A Data Science Central Community
Benzene (C6H6) is the last fundamental chemical compound to have had is atomic structure uncovered. This discovery led the path to
Big innovation in combinatorial chemistry today is rooted in the discovery and understanding of complex, unusual, bizarre atomic structures such as Benzene, and the application of advanced analytic principles.
Let's start with a scratch course in chemistry (section 1). Then I'll explain how analytics helps create these incredibly powerful and useful new technologies (section 2).
1. Basic Chemistry Tutorial
Molecules are made of atoms. Atoms are the "prime number" entities that generate all the molecules. There are about 100 types of atoms in our universe, ordered by their atomic number: for a comprehensive list, check out the periodic table of elements. Molecules that contain at least two different types of atoms are called compounds.
Examples of atoms include H (Hydrogen), C (Carbon), O (Oxygen), Cl (Chlorine), Na (Sodium). Example of compounds include C6H6 (benzene), H2O (water), NaCl (salt), CH4 (methane).
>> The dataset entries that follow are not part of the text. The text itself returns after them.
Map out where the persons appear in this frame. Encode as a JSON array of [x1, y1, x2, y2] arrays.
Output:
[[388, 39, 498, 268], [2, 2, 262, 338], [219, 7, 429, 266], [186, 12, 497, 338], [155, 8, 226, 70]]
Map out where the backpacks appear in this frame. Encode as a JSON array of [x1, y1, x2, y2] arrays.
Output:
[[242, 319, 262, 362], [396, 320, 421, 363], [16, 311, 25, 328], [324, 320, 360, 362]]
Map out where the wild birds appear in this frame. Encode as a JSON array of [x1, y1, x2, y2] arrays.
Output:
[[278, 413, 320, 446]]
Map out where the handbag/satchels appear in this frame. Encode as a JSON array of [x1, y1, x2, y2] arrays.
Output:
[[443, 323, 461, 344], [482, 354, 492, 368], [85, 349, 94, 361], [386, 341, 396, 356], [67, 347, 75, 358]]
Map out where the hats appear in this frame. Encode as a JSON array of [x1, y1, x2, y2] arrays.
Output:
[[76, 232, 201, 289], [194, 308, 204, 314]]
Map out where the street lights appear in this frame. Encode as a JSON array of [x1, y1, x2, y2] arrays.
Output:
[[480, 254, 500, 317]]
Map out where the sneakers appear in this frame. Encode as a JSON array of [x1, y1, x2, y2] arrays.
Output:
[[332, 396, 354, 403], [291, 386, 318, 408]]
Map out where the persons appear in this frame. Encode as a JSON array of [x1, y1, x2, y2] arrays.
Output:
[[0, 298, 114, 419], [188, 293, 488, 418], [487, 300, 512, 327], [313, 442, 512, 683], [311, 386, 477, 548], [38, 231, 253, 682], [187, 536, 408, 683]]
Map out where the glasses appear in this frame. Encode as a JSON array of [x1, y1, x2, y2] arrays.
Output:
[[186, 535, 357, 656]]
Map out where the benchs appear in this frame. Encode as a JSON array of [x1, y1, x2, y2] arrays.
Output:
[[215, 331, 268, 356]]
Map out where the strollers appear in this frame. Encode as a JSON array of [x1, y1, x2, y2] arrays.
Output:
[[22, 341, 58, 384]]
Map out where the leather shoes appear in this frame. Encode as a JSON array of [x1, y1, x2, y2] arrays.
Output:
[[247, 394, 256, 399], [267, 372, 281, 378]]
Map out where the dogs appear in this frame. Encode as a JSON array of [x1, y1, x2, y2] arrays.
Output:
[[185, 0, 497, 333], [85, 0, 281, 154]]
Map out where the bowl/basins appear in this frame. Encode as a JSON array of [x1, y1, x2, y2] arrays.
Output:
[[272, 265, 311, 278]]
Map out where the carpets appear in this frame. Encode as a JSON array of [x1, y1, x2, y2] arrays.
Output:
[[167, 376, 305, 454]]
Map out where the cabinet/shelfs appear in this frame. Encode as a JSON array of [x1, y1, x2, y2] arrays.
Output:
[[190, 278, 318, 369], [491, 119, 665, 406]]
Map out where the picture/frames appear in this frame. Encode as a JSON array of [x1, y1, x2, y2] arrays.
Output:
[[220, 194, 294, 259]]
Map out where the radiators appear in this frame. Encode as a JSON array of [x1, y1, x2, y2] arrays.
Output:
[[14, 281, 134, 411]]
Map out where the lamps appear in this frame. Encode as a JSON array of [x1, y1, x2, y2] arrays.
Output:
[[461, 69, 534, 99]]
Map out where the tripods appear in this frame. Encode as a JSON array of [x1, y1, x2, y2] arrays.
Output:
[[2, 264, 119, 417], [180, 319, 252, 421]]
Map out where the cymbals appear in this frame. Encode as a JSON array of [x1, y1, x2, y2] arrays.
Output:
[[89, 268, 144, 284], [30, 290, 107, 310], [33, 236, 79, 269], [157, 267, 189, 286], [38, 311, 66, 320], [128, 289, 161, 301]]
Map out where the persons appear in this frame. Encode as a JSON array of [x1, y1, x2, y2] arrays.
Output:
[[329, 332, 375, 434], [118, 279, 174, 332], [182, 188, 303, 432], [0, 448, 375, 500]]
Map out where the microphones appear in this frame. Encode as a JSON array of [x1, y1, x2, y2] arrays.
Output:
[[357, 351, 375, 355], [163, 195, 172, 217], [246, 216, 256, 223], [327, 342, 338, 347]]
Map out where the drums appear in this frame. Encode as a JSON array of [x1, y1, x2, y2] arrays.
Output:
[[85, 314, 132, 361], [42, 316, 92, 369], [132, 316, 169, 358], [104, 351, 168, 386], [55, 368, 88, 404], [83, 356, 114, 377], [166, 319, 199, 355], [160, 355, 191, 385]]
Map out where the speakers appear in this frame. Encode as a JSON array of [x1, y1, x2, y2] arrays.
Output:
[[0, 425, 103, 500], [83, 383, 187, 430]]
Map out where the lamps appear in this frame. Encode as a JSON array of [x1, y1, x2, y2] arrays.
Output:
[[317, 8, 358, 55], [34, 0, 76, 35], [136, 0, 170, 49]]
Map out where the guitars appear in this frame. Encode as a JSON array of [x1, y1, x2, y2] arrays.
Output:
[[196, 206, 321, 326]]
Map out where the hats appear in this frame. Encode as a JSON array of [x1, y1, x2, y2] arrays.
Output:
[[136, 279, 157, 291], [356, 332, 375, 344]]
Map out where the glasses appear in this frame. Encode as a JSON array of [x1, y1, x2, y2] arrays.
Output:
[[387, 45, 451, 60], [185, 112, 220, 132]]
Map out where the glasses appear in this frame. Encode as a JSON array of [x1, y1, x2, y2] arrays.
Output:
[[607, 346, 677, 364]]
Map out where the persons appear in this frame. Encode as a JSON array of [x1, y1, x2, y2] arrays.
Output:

With the 100 or so fundamental atoms, one can create an infinite number of molecules, and a finite number (say f(n)) of molecules with exactly n atoms. Note that benzene molecules have 12 atoms (6 carbon + 6 hydrogen), water have 3, salt have 2 and methane have 5. Also, the function f(n) grows incredibly fast, much faster than exponential. The possibilities for new molecule creations (that is, combination of atoms) are endless. The word combinatorial chemistry has been used in this context.
Organic chemistry is about molecules that contain H, O, C (in any quantity) and no other atoms. Not all combinations are permitted or stable, for instance HO does not exist, while H2O does.
What determines if a molecule exists or not is based on the number of electrons on the outermost layer of each of its individual atoms, and whether or not bonds can be created to (ideally) have the equivalent 8 electrons on the outermost layers by sharing electrons with adjacent atoms within the molecule..
Bonds can be single, double, triple or quadruple.
Examples of bonding: water (H2O) at the top, salt (NaCl) at the bottom
When Na (Sodium) and Cl (Chlore) bond together to form NaCl (Salt), the isolated Na electron on the outermost layer bond to the outermost layer of the Cl atom, and equilibrium (8 atoms on the outermost layer) is reached. Same with water.
2. The Analytic Path to Innovation
Now let's discuss the two applications introduced earlier.
A test for data science applicants
First, stop reading, and answer the following question: how can benzene be represented, given its formula C6H6, and the bonding constraints described above? Everything you need to answer this question is explained above. It is indeed a difficult question - the kind that Google would love to ask to future hires, and it took decades before a solution was eventually found. (I provided the answer in the picture at the bottom; a line segment represents a single bond; a double line segment represents a double bond)
2-D organic molecules
Drug companies have been among the first to realize that it could make sense to create a catalog of all the potential molecules of at most n atoms, each atom being either H, C or O. These millions of potential molecules can be easily clustered (using statistical clustering techniques) and their medicinal properties can be guessed even before the first one is manufactured, or even if it can't be manufactured. Currently, about 100,000 such molecules are created each year, with the help of computer simulation.
3-D carbon molecules
What if instead of using H, O and C, you use just C alone? Can you create C2, C3, C4, and so forth? Which C's can you create, which ones can not exist?
Turns out that this is a very difficult question. Instead of creating planar molecules, you must consider molecules with a 3-dimensional atomic structure. The first to be discovered was buckminsterfullerene (C60) in 1985. The atomic structure (sphere) looks like a soccer ball. I'm not sure it has any value, but it led to the discovery of a famous class of (cylinder) carbon molecules called nanotubes, the most notorious being C74. These molucles are about to create a new industribal revolution, with the creation of incredibly strong light (one atom thick!!) cables with incredible thermal and electrical properties.